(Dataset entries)
*****

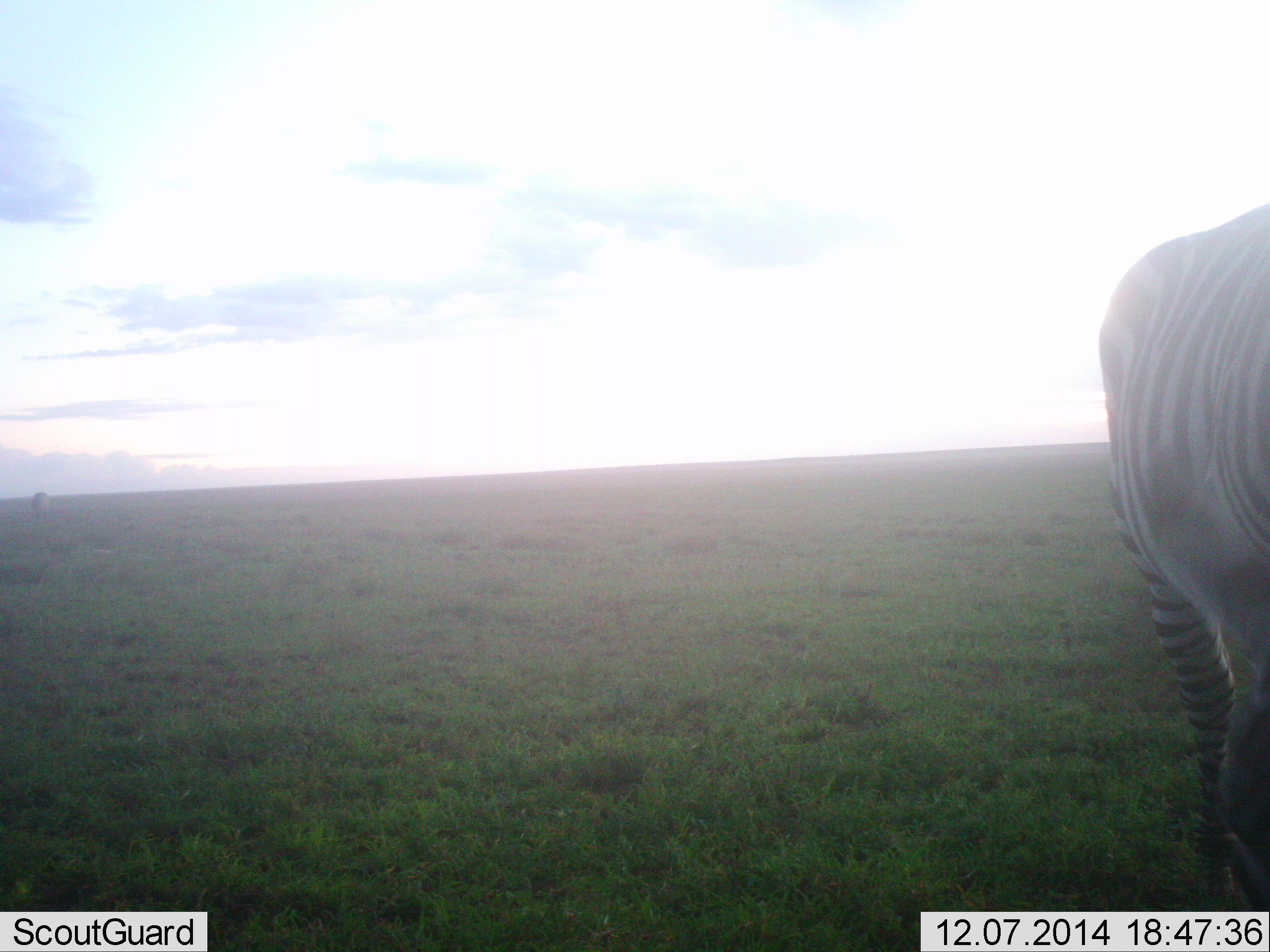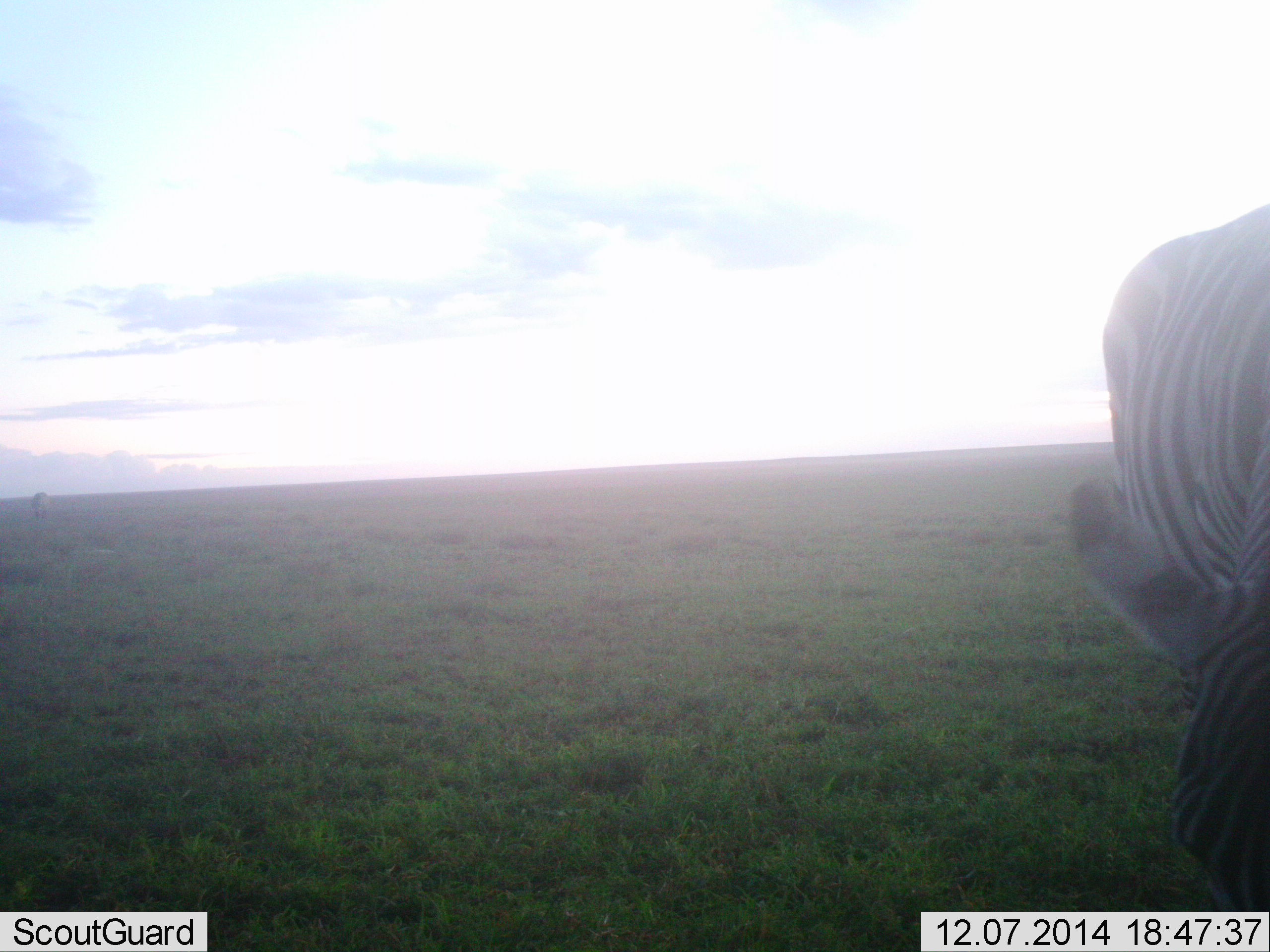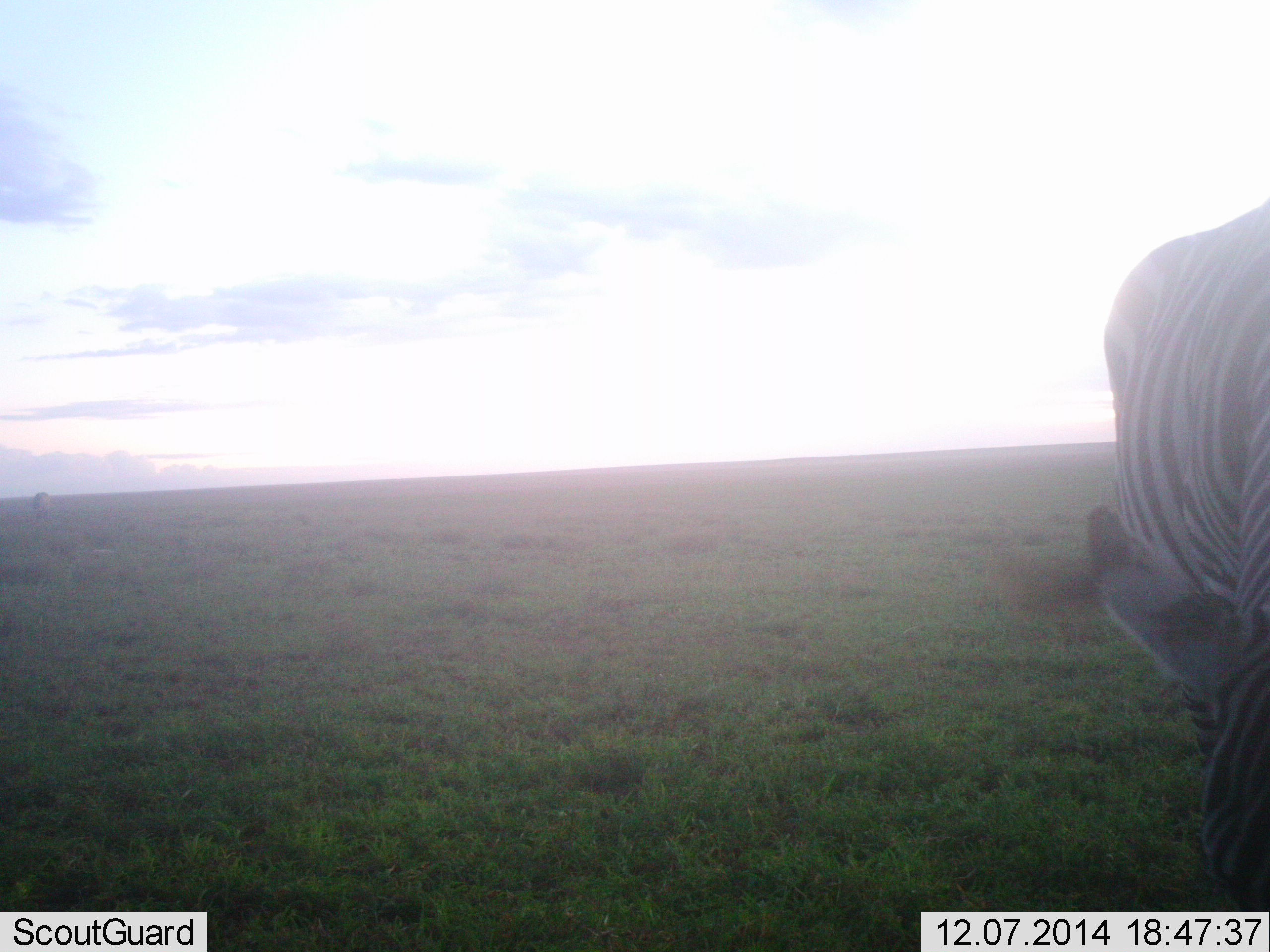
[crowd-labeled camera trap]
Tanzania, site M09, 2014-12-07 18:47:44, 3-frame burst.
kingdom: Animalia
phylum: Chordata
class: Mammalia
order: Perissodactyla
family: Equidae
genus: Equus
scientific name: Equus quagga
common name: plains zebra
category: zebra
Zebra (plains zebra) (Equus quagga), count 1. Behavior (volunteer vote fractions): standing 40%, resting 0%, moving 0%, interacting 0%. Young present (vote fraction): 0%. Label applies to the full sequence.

*****

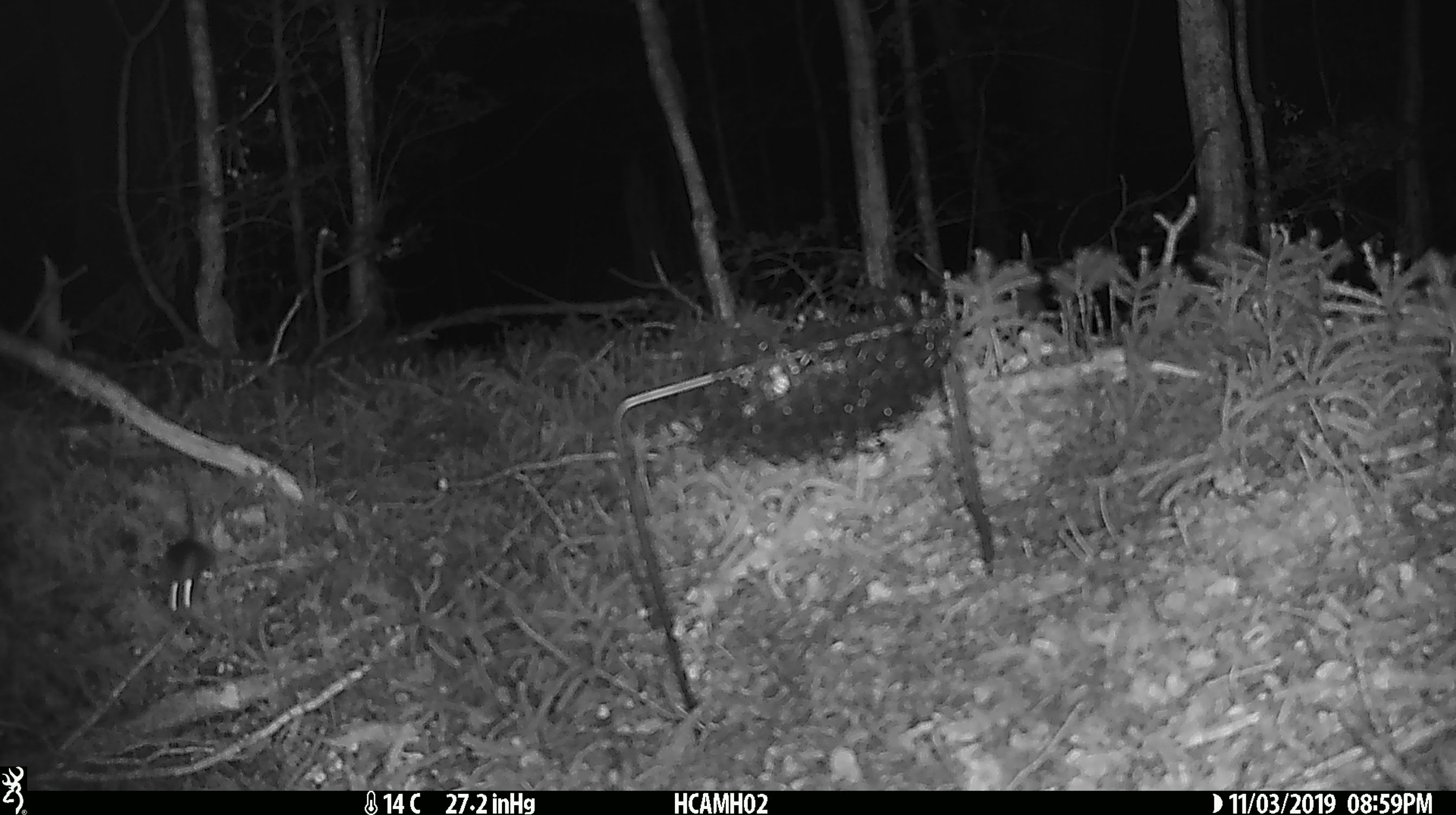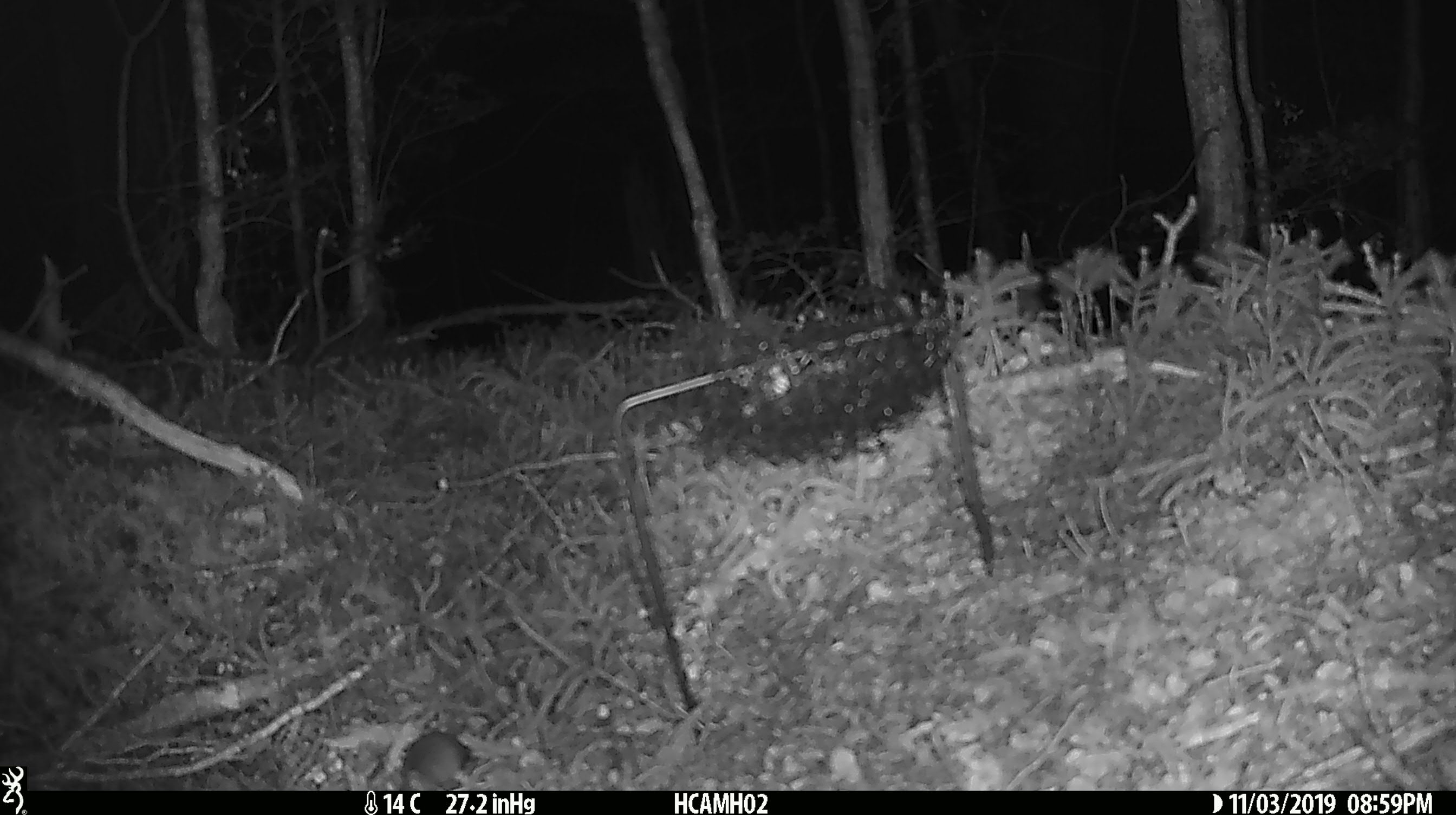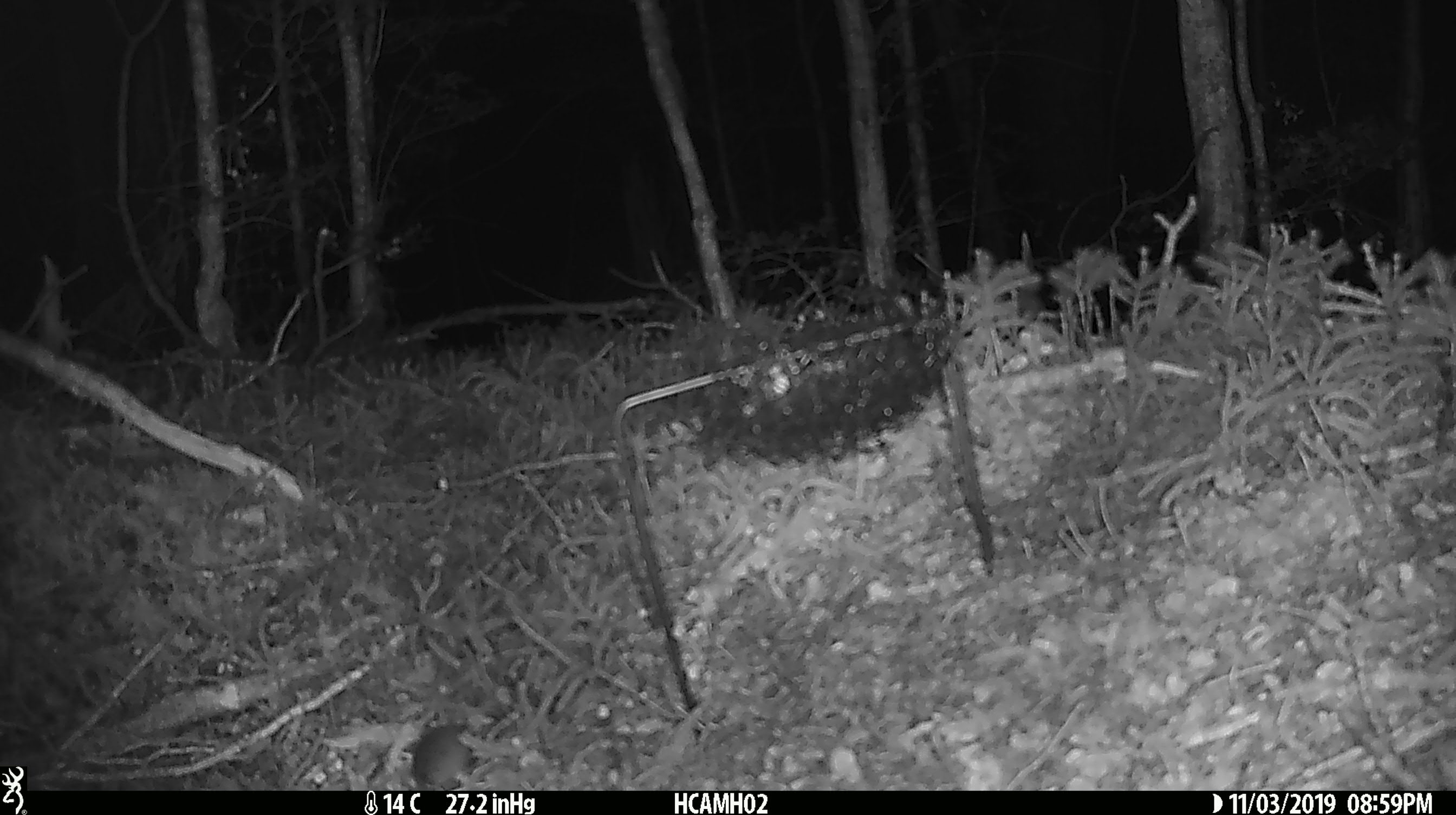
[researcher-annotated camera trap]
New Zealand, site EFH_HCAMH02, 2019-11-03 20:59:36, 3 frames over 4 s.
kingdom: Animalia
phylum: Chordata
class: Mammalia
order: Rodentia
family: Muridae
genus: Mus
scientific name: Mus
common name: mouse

*****

### WORK TASK
Taking the entries above, print exactly the lines starting at the line with "[crowd-labeled camera trap]" and ending at the line with "common name: plains zebra", both included.

### OUTPUT
[crowd-labeled camera trap]
Tanzania, site M09, 2014-12-07 18:47:44, 3-frame burst.
kingdom: Animalia
phylum: Chordata
class: Mammalia
order: Perissodactyla
family: Equidae
genus: Equus
scientific name: Equus quagga
common name: plains zebra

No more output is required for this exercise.